Home / Rumah Tangga / Dijatah Lima Juta / Alasan tidak cukup

Share

Alasan tidak cukup

Author: Lia Scorpio
last update Last Updated: 2023-02-01 13:32:58

  Hari sudah mulai petang, tapi Mas Umar masih belum terlihat batang hidungnya. Aku sengaja menunggunya di teras depan kali ini. Entah mengapa aku merasa kesal kalau harus terus-terusan begini. Baru juga menikah dua tahun, sudah banyak saja cobaannya. 

 Lelah menunggu, akhirnya yang ditunggu datang juga. Lampu mobil menyorot ke arah aku yang sedang duduk. Tanpa mau ambil pusing, aku tidak menghiraukan suara klakson mobil yang dibunyikan oleh mas Umar.

 "Dila, buka pagarnya!" teriak mas Umar, kepalanya terlihat keluar dari balik jendela mobil.

 "Mas buka sendiri saja, kakiku sakit!" sahutku.

 Malas sekali membuka pagar untuk suami yang tidak tau menahu sama istri sendiri. Merasa aku abaikan, Mas Umar turun dari dalam mobil dengan wajah kesalnya.

 Mobil sudah terparkir di depan bagas. Melihat mas Umar sudah ada di rumah, aku bersiap masuk. Namun, baru beberapa langkah kakiku berjalan. Mas Umar menahanku.

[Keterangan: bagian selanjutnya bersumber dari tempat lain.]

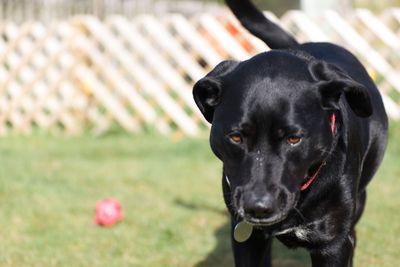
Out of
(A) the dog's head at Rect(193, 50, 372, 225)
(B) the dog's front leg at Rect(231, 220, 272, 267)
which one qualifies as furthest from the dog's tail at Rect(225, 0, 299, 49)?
(B) the dog's front leg at Rect(231, 220, 272, 267)

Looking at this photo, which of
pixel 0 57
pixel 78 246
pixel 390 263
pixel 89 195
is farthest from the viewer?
pixel 0 57

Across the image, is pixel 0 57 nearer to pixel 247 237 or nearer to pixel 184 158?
pixel 184 158

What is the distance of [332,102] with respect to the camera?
2.96 meters

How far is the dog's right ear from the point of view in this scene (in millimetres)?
3053

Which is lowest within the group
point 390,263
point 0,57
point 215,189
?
point 0,57

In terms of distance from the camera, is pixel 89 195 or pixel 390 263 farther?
pixel 89 195

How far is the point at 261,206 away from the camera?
2.71 meters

 "Kamu itu kenapa sih Dil? Semakin ke sini, aku lihat kamu semakin berubah. Apa sih mau kamu?" tanya mas Umar, suaranya terdengar berat kali ini.

 "Bicara di dalam saja! Apa tidak malu membahas masalah rumah tangga di teras begini?" sahutku melenggang masuk meninggalkan Mas Umar yang masih terpaku di tempatnya.

 Aku memilih duduk di depan televisi. Tak lama setelah aku duduk, mas Umar menyusulku, namun ia tidak duduk melainkan masih setia berdiri dengan tangan di pinggang.

 "Jelaskan sekarang!" titah mas Umar.

 Aku mendongak menatap wajah pria yang dua tahun lalu melamarku dengan segala kelembutannya. "Apa yang mau dijelaskan?" tanyaku pura-pura tidak tau.

 Tangan mas Umar mengusap kasar wajahnya mendengar pertanyaanku. "Jelaskan yang di luar tadi! Kenapa kamu berubah? Aku sudah memberikan kamu, apa yang kamu mau. Uang bulanan lebih dari istri teman-temanku di kantor, lalu apalagi?" tanya mas Umar, wajahnya merah menahan marah.

 Cukup sudah aku menahannya kali ini. Kesempatanku untuk menyuarakan suara hati yang selama ini terpendam. Aku beranjak dari tempat duduk, lalu berdiri mensejajarkan posisi dengan mas Umar.

 "Lebih dari mana Mas? Kamu pikir uang lima juta itu cukup buat semuanya?" tanyaku, suaraku sedikit bergetar menahan sesak.

 "Tentu saja cukup. Toh itu nominal yang besar. Masa iya kamu bilang kurang. Banyak-banyak bersyukur Dil!" 

 Mendengar kalimat mas Umar, ingin sekali aku merobek mulutnya itu. Kurang bersyukur apa lagi aku? Dua tahun aku menikah, selama dua tahun itu pula aku menahannya, mencoba bertahan.

 "Iya, aku akui lima juta itu nominal yang besar untuk sebagian orang. Tapi itu hanya nominal Mas. Kamu memberi jatah lima juta satu bulan, kamu kira cukup untuk membayar semuanya? Hanya gara-gara gengsi dan mengikuti saran mama, kamu rela melakukannya dan membuat aku tersiksa. Lima juta untuk semuanya Mas. Bayar cicilan mobil kamu, belum lagi rumah, belum lagi makan dan keperluan rumah satu bulan. Belum lagi motor trail baru kamu itu. Yang ada kurang Mas. Tiga juta hanya untuk mobil Mas, belum lagi cicilan motor trail kamu itu sembilan ratus, belum lagi rumah tujuh ratus, belum lagi listrik, air sudah habis dua ratus ribuan. Sisanya hanya dua ratus ribu untuk sabun mandi, sabun pakaian, lauk, beras, sayur dan lain-lain. Kalau kamu di posisi aku, bagaimana menurut kamu mengatur semuanya?" 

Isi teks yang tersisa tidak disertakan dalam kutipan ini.